This version of Rimmer is a little more sympathetic than we've seen before, more subdued and less self-loathing. Going first into the parallel dimension (as the plot of the last episode requires) is something that the old Rimmer would surely never have done, he was far too much of a coward and self-preservationist. This seems particularly strange, given that this is a resurrection of the earlier Rimmer, without any of the character growth that had taken place in the more recent seasons.
Mac McDonald as Captain Hollister |
Red Dwarf VIII also brings back Norman Lovett as Holly, something that Red Dwarf would do on and off to please the fans. But, given that the series now has Kryten to provide the explanations and exposition, Holly had already been made redundant. He is even more redundant now, as the characters no longer even have their own space ship or shuttle craft, leaving Lovett's role as pure fan service.

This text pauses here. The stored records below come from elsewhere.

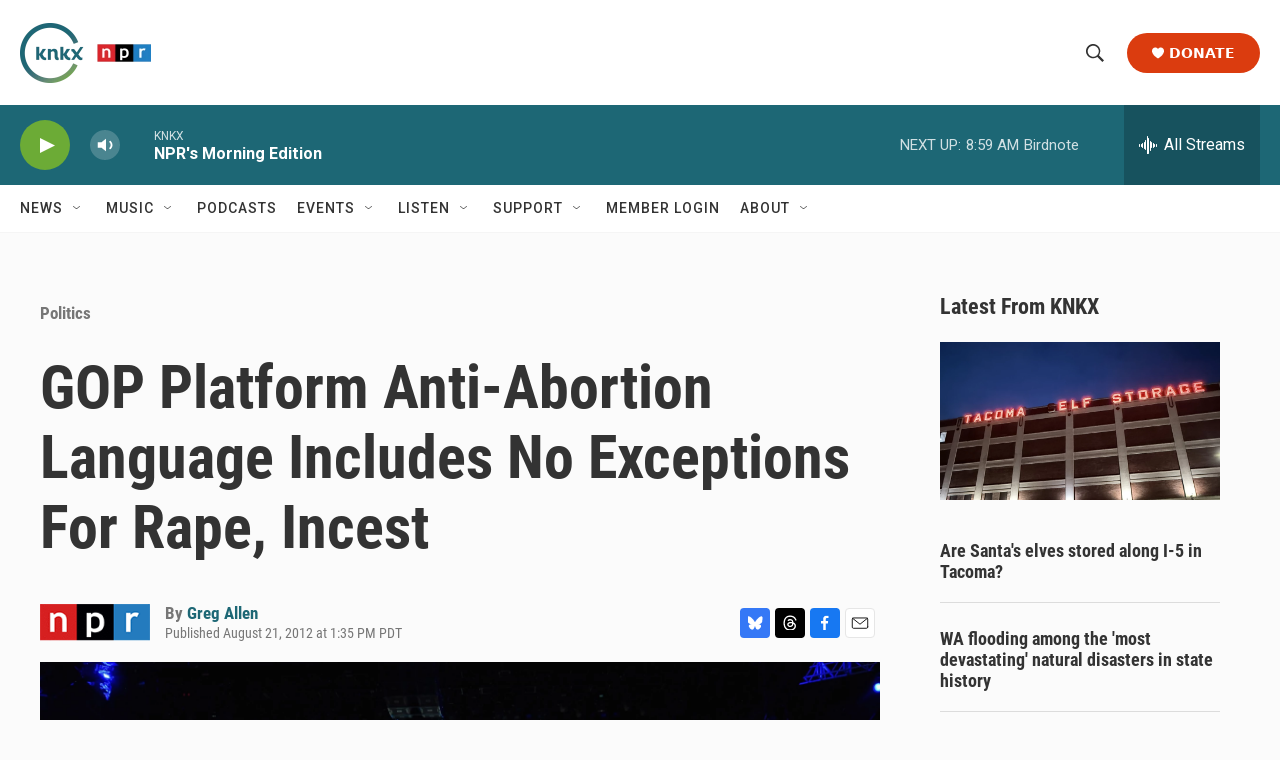

--- FILE ---
content_type: text/html; charset=utf-8
request_url: https://www.google.com/recaptcha/api2/aframe
body_size: 184
content:
<!DOCTYPE HTML><html><head><meta http-equiv="content-type" content="text/html; charset=UTF-8"></head><body><script nonce="2jm0_2tZ59WWMBs-y9HUHg">/** Anti-fraud and anti-abuse applications only. See google.com/recaptcha */ try{var clients={'sodar':'https://pagead2.googlesyndication.com/pagead/sodar?'};window.addEventListener("message",function(a){try{if(a.source===window.parent){var b=JSON.parse(a.data);var c=clients[b['id']];if(c){var d=document.createElement('img');d.src=c+b['params']+'&rc='+(localStorage.getItem("rc::a")?sessionStorage.getItem("rc::b"):"");window.document.body.appendChild(d);sessionStorage.setItem("rc::e",parseInt(sessionStorage.getItem("rc::e")||0)+1);localStorage.setItem("rc::h",'1766418974894');}}}catch(b){}});window.parent.postMessage("_grecaptcha_ready", "*");}catch(b){}</script></body></html>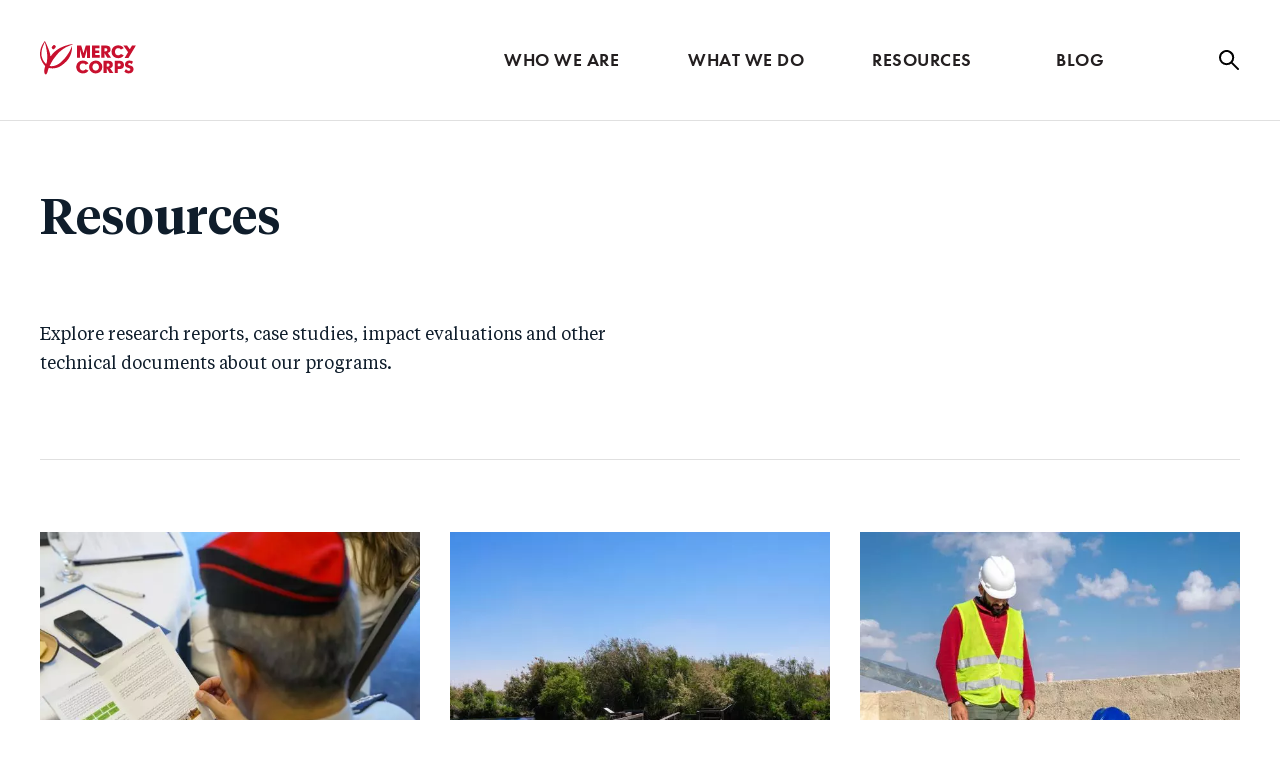

--- FILE ---
content_type: text/css
request_url: https://jordan.mercycorps.org/themes/custom/gesso/dist/css/pager.css?t9n3wp
body_size: -15
content:
.c-pager{border-top:1px solid #e0e0e0;padding-top:4.5rem}.c-pager__items{list-style-type:none;margin:0;padding:0;clear:both;padding:0}.c-pager__items li{padding-left:0}.c-pager__items li::before{display:none}.c-pager__item{display:inline-block;font-family:"Futura", sans-serif;font-size:1rem;line-height:1;margin:0;padding:0;text-align:center;text-transform:uppercase;vertical-align:top}.c-pager__item:not([class*=c-pager__item--]){display:none}@media(min-width: 37.5em){.c-pager__item:not([class*=c-pager__item--]){display:inline-block}}.c-pager__link,.c-pager__item--current.c-pager__item,.c-pager__item--ellipsis{color:#c8102e;min-width:2.75rem;padding:1.25rem}.c-pager__link:first-child,.c-pager__item--current.c-pager__item:first-child,.c-pager__item--ellipsis:first-child{padding-left:0}.c-pager__item--ellipsis{display:none}@media(min-width: 50em){.c-pager__item--ellipsis{display:inline-block}}.c-pager__item--current.c-pager__item{color:#231f20;padding-left:0}.c-pager__link{display:inline-block;text-decoration:none}.c-pager__link:hover,.c-pager__link:focus{color:inherit}
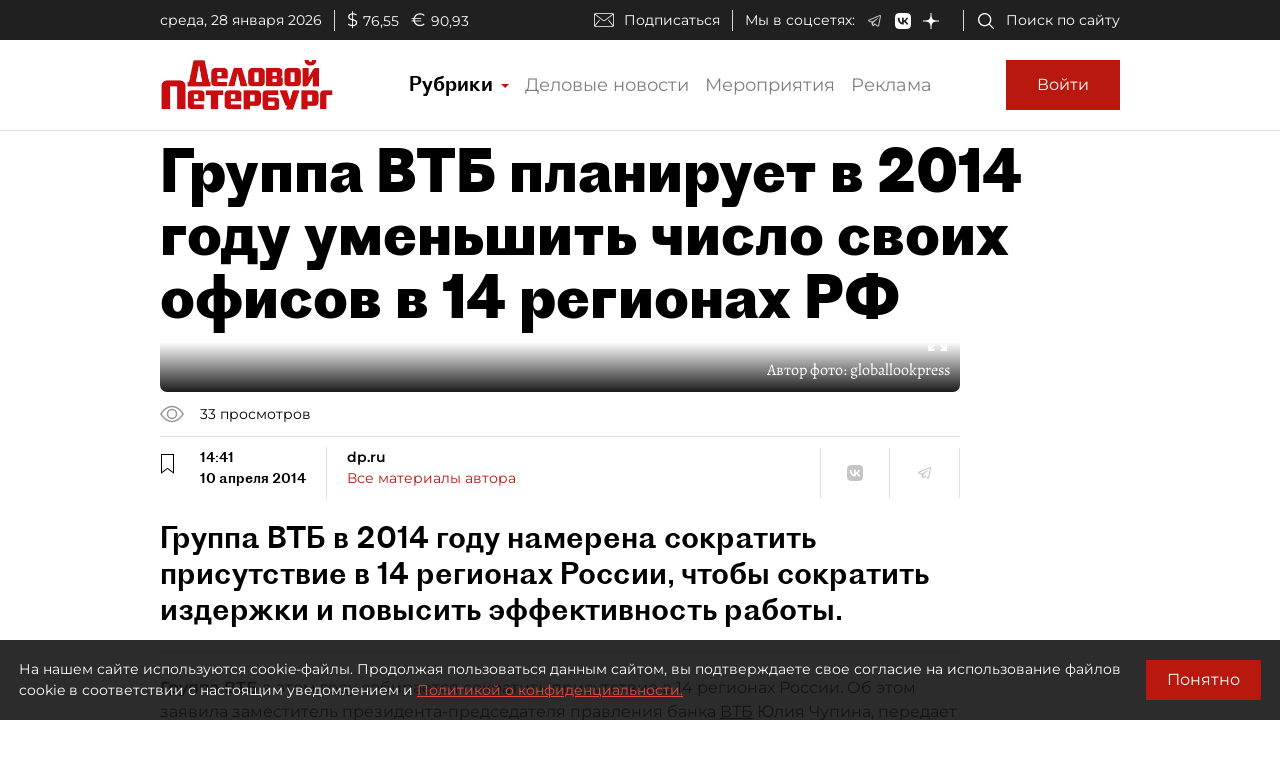

--- FILE ---
content_type: application/javascript
request_url: https://smi2.ru/counter/settings?payload=COmNAxiHnICnwDM6JGMyOGU5OWI0LTQ4ZTYtNGI4Ny1hYjI4LTE5Nzg2YzhjNmYzYg&cb=_callbacks____0mky33smk
body_size: 1521
content:
_callbacks____0mky33smk("[base64]");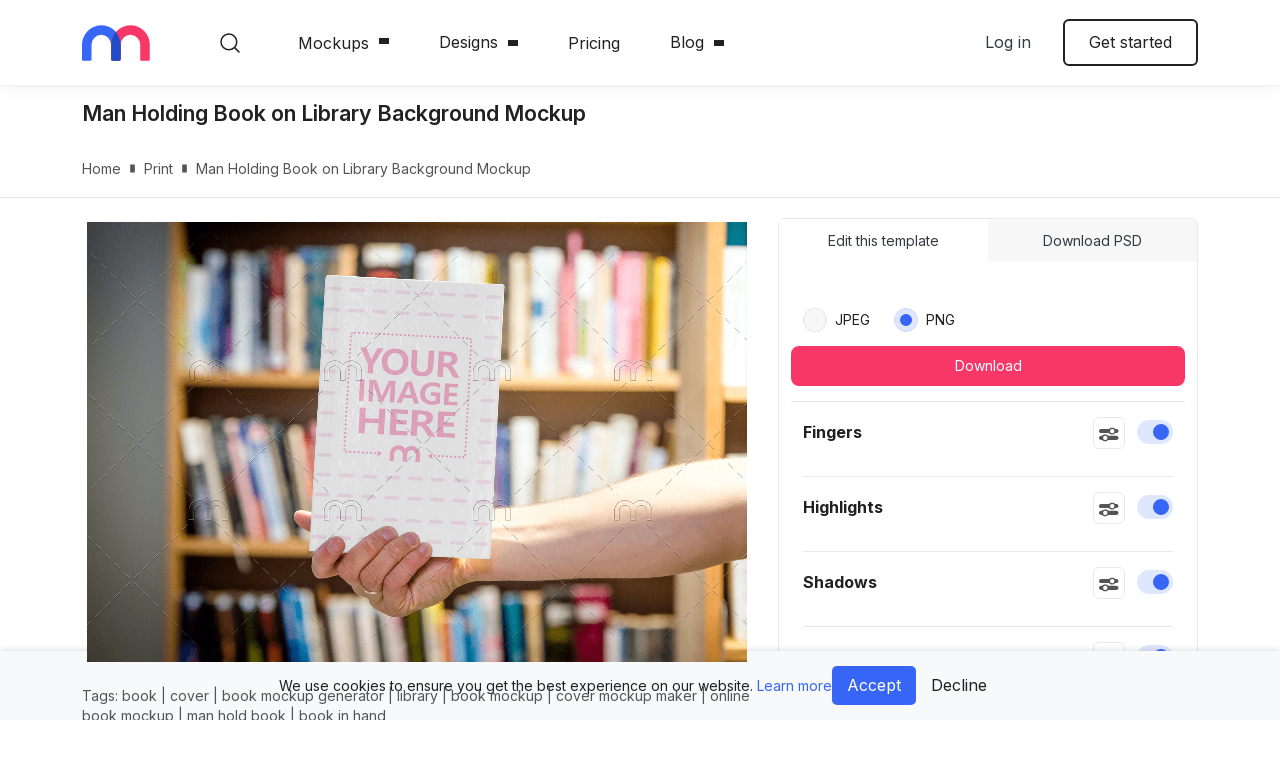

--- FILE ---
content_type: image/svg+xml
request_url: https://mediamodifier.com/assets/gfx/icon-search-dark.svg
body_size: -355
content:
<svg width="24" height="24" fill="none" xmlns="http://www.w3.org/2000/svg"><path d="M16.443 16.444L20.999 21M18.75 10.875a7.875 7.875 0 11-15.75 0 7.875 7.875 0 0115.75 0z" stroke="#212121" stroke-width="1.5" stroke-linecap="round" stroke-linejoin="round"/></svg>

The series now has its biggest ever cast of characters with a shipload of prisoners and crew. Few make any real impression though, the principal exception being Mac McDonald, who is now one of the major supporting characters and often has more to do than some of the Red Dwarf regulars.
This series also features both Chris Barrie as Rimmer and his intended replacement Chloë Annett as Kochanski - although the writers still have no idea what to do with their only significant female character. Writing this series they probably realised what a dull character she is and so Chloë Annett is given even less to do than before.
Red Dwarf went on hiatus for a decade after this eighth series, mainly because a feature film version was constantly in the offing, but never quite getting off the launch pad. By the time that Doug Naylor had come to the conclusion that a film wasn't going to happen, the BBC had lost interest in a new series.
Perhaps surprisingly, Red Dwarf did eventually return - a whole decade later. In 2009 the series was picked up by the digital comedy channel Dave. After an uncertain beginning with a very meta three-part special, "Back to Earth", Red Dwarf settled into its new home unexpectedly successfully, delivering multiple new series and a two-part special "The Promised Land" in 2020.